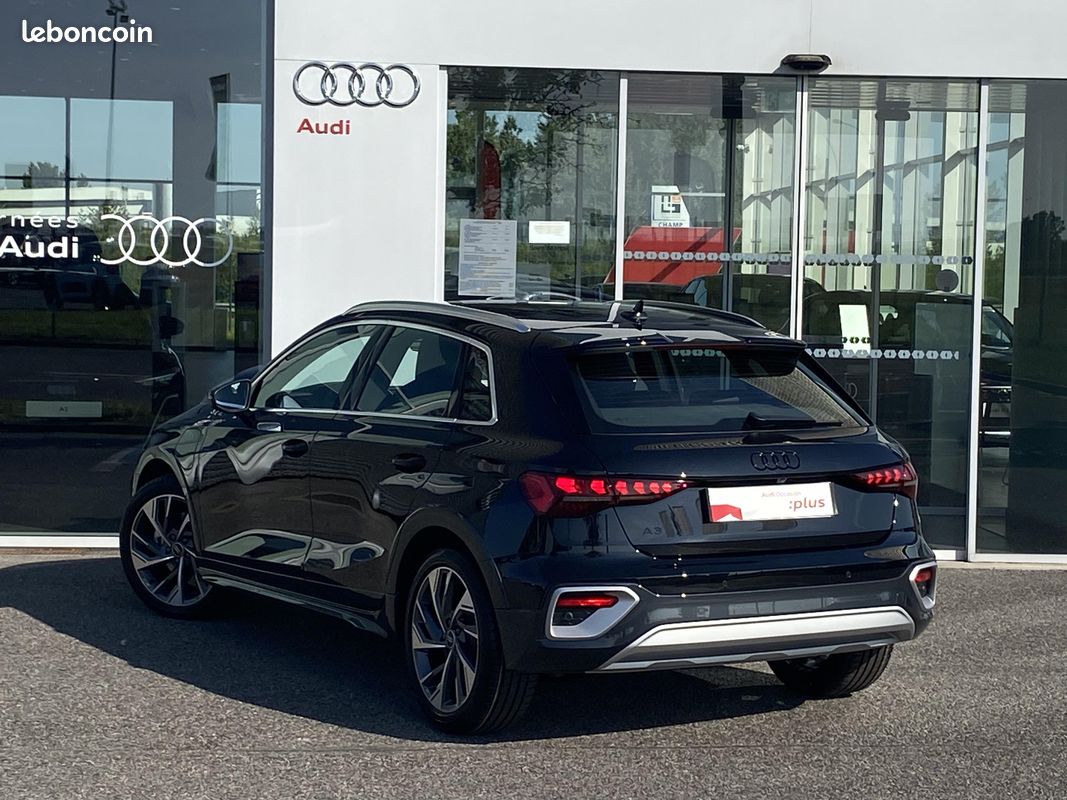 AUDI A3 Allstreet 40 TFSI e Hybride rechargeable 204 S tronic 6 Avus (image 3)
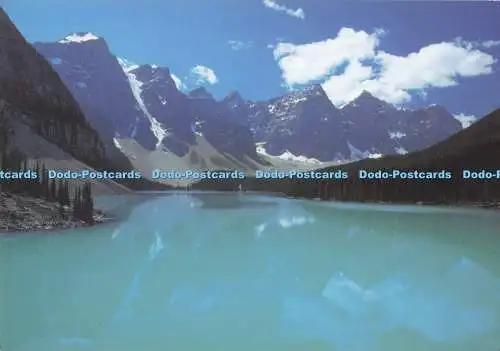 D289355 Blick auf den See. Postkarte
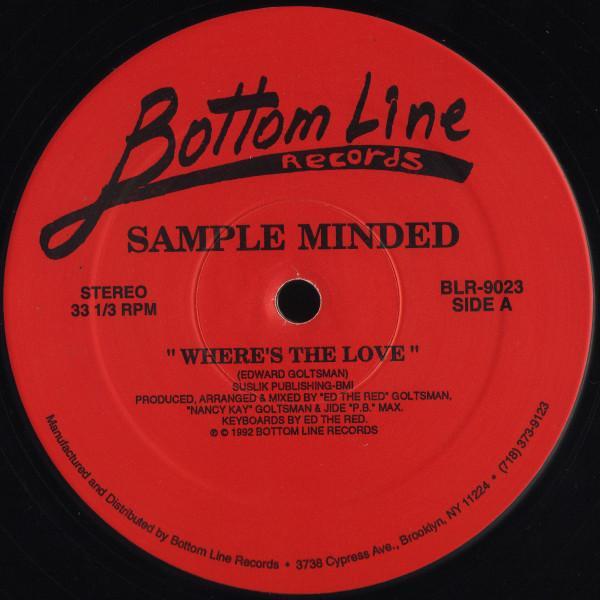 Sample Minded - Where's The Love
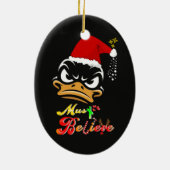 Must Believe Christmas セラミックオーナメント (裏面)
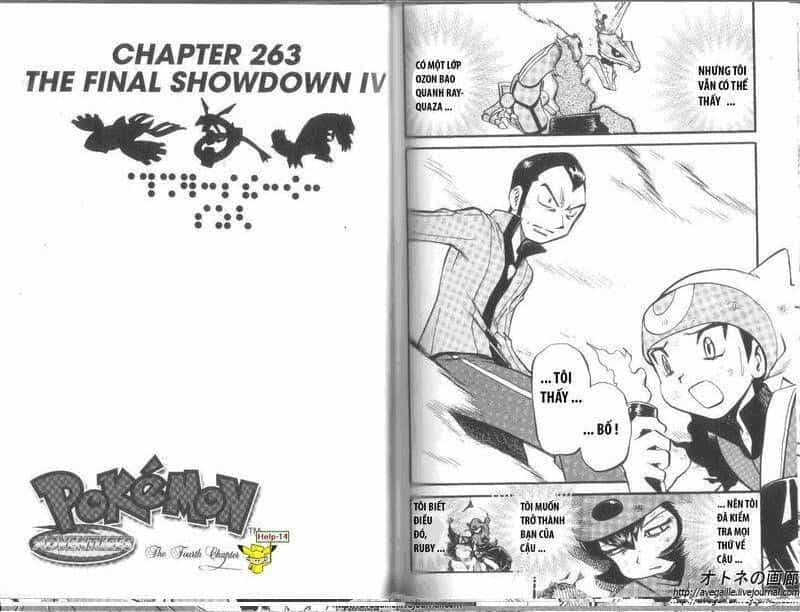 Pokemon Special - Chương 260 - ảnh 25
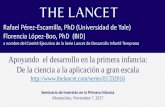 Rafael Pérez-Escamilla, PhD (Universidad de Yale ...invertireninfancia.unicef.org.uy/pdf-conferencias/Bl01-01-Lopez-Boo-y-Perez-Escamilla.pdfDe la ciencia a la aplicación a gran
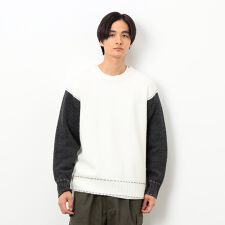 ハンドステッチプルオーバー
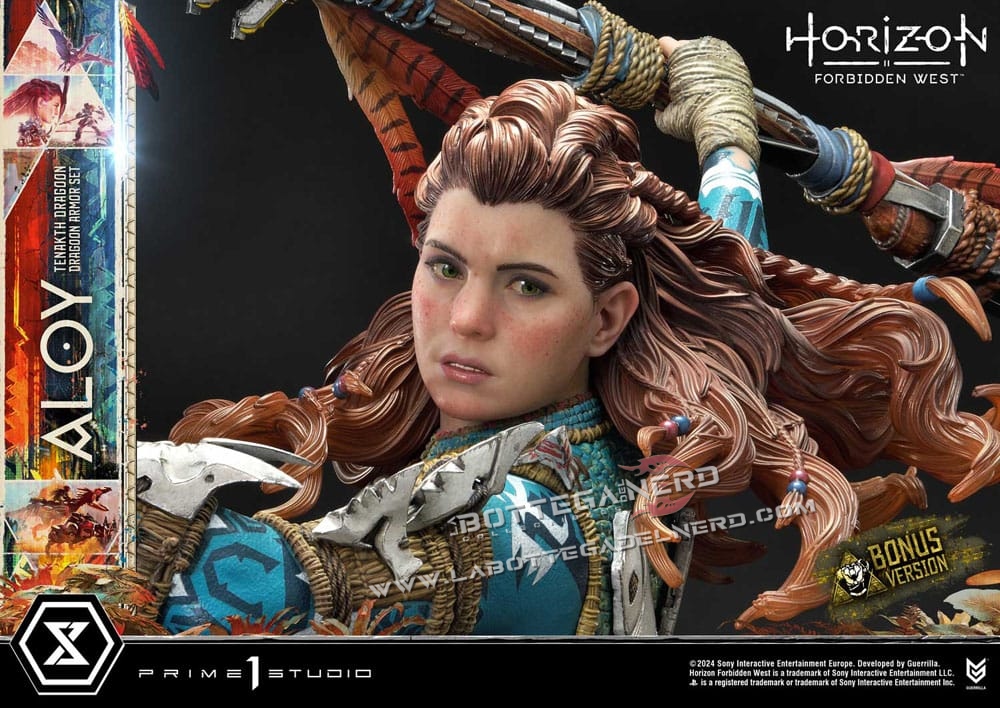 Horizon Forbidden West - Statue 1/4 Aloy Bonus Version 73cm - immagine 3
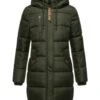 Marikoo YuikooCappotto InvernaleDark Olive Donna Cappotti M5M21U01K-N11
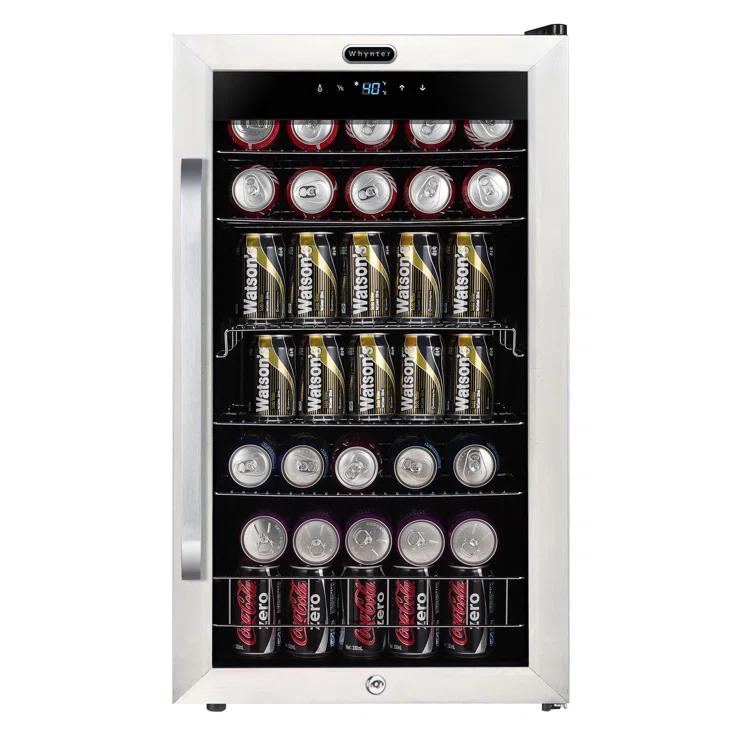 Whynter Whynter 136 Cans Freestanding Beverage Refrigerator with Digital Control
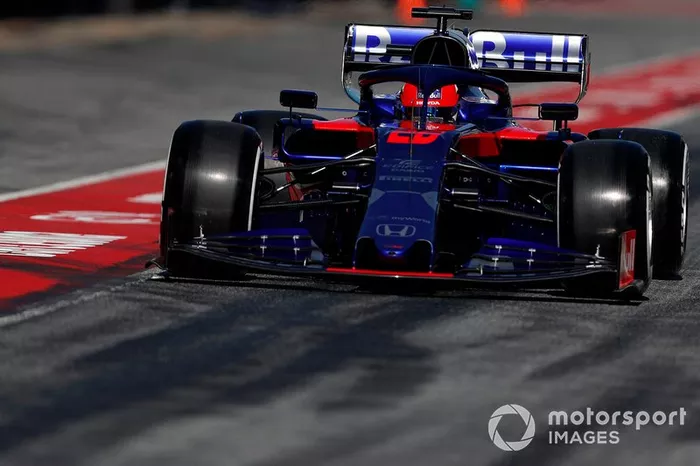 Daniil Kvyat, Scuderia Toro Rosso STR14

-*-*-

▶ **WHAT IS NEEDED**
Could you repeat exactly the lines from the one containing "Rafael Pérez-Escamilla, PhD" to the last line of the records, both included, and leave out every picture?

▶ **EXERCISE OUTPUT**
 Rafael Pérez-Escamilla, PhD (Universidad de Yale ...invertireninfancia.unicef.org.uy/pdf-conferencias/Bl01-01-Lopez-Boo-y-Perez-Escamilla.pdfDe la ciencia a la aplicación a gran
 ハンドステッチプルオーバー
 Horizon Forbidden West - Statue 1/4 Aloy Bonus Version 73cm - immagine 3
 Marikoo YuikooCappotto InvernaleDark Olive Donna Cappotti M5M21U01K-N11
 Whynter Whynter 136 Cans Freestanding Beverage Refrigerator with Digital Control
 Daniil Kvyat, Scuderia Toro Rosso STR14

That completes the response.